What to work on
Would you repeat the listing below exactly, with no pictures in it?

Provided information
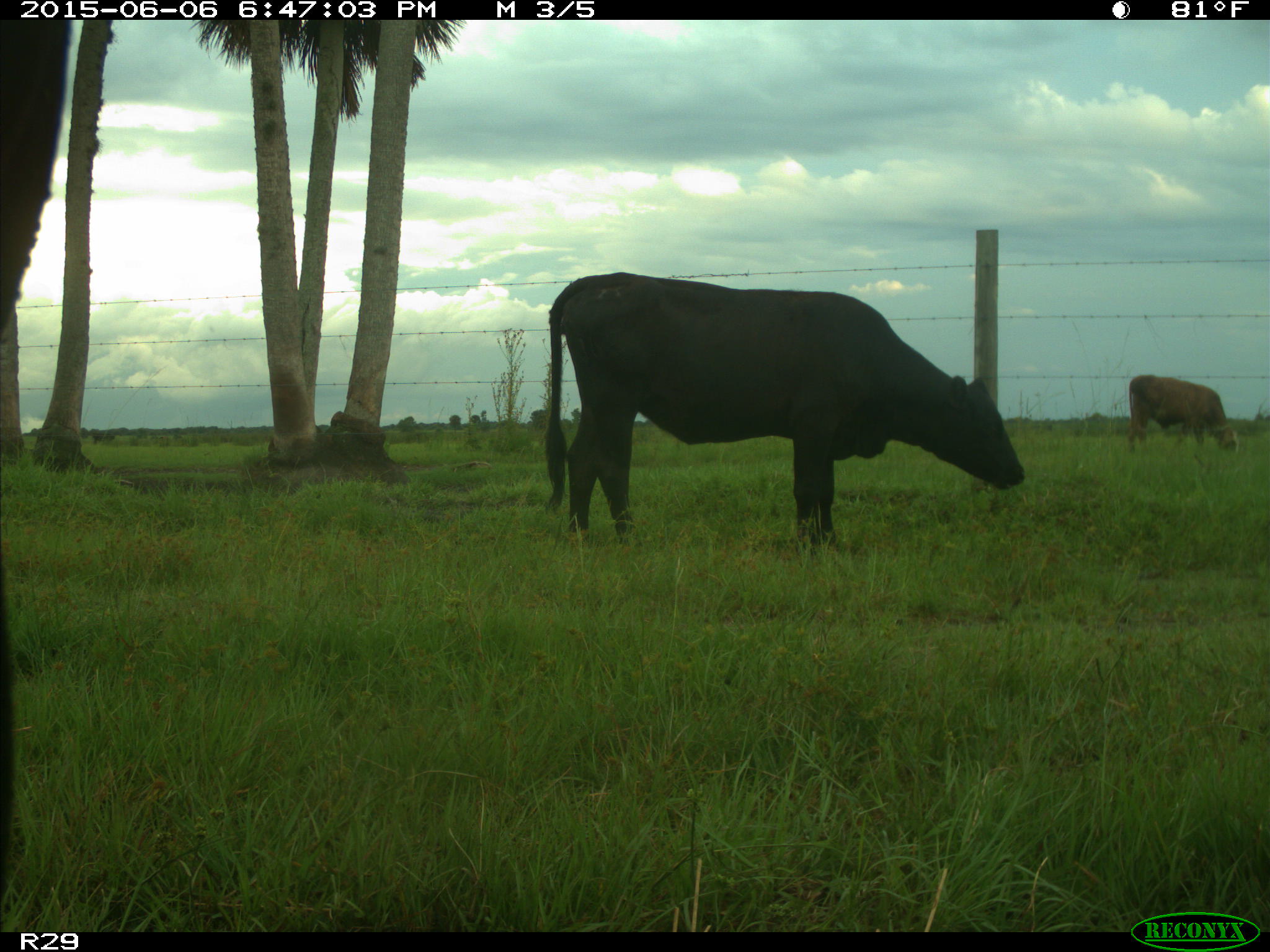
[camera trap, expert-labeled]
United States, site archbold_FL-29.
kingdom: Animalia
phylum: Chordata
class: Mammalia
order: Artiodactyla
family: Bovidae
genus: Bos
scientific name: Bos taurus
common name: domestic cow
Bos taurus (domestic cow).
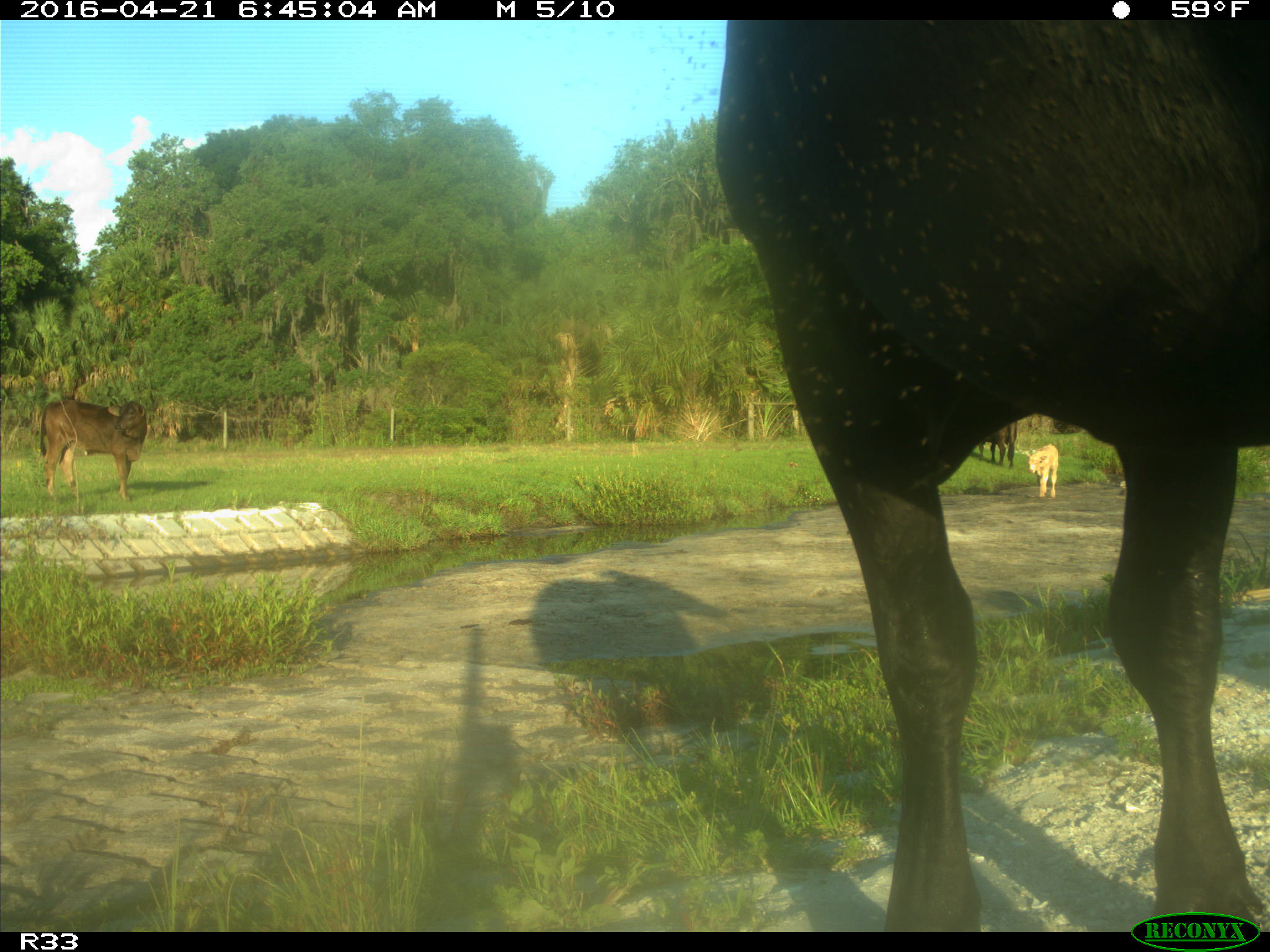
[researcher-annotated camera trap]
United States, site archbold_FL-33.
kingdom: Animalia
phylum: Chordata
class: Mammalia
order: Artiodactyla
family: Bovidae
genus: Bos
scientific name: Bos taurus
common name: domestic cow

Task answer
[camera trap, expert-labeled]
United States, site archbold_FL-29.
kingdom: Animalia
phylum: Chordata
class: Mammalia
order: Artiodactyla
family: Bovidae
genus: Bos
scientific name: Bos taurus
common name: domestic cow
Bos taurus (domestic cow).
[researcher-annotated camera trap]
United States, site archbold_FL-33.
kingdom: Animalia
phylum: Chordata
class: Mammalia
order: Artiodactyla
family: Bovidae
genus: Bos
scientific name: Bos taurus
common name: domestic cow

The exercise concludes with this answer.